*Excerpt provided*

Droplet Splashing on Rough Surfaces
T.C. de Goede, K.G. de Bruin, N. Shahidzadeh, D. Bonn

TL;DR
This study investigates how surface roughness influences droplet splashing velocity, revealing that increased roughness shifts the mechanism from corona to prompt splashing and that splashing velocity scales with the Ohnesorge number.
Contribution
It demonstrates that surface roughness affects droplet splashing mechanisms and introduces a scaling model linking splashing velocity to the Ohnesorge number based on roughness.
Findings
Splashing velocity depends on surface roughness when it disrupts lamella spreading.
Transition from corona to prompt splashing occurs at higher roughness levels.
Splashing velocities for different liquids collapse onto a single curve when scaled with the Ohnesorge number.

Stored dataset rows
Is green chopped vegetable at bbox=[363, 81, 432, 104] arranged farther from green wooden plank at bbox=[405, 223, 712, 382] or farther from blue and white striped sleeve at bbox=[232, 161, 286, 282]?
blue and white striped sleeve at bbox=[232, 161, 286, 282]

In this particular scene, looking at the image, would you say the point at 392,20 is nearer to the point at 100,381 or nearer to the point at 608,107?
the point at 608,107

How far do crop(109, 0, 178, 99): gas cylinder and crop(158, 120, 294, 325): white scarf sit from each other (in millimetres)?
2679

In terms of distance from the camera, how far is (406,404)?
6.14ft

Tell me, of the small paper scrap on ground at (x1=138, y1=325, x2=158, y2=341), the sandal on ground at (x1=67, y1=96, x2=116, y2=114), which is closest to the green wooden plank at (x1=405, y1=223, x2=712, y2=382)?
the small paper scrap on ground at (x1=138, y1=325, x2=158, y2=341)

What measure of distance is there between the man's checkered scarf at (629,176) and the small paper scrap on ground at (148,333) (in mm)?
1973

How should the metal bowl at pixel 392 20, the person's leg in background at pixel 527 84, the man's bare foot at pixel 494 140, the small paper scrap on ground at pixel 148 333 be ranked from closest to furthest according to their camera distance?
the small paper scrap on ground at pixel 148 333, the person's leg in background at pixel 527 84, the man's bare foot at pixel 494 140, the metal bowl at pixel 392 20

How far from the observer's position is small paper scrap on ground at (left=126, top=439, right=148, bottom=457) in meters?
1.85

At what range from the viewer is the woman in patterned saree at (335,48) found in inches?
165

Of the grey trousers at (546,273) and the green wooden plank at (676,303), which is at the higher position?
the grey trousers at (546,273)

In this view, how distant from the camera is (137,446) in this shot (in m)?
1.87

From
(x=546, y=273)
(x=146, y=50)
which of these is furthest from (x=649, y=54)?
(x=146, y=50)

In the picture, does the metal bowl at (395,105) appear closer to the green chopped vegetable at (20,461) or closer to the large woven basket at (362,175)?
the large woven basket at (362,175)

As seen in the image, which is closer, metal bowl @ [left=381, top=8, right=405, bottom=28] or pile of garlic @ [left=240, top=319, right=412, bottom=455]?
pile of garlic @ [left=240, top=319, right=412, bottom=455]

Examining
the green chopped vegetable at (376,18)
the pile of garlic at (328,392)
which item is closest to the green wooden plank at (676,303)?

*Work instructions*
According to the droplet splashing summary, how does increasing surface roughness change the splashing mechanism?

*Solved problem*
It shifts the mechanism from corona splashing to prompt splashing.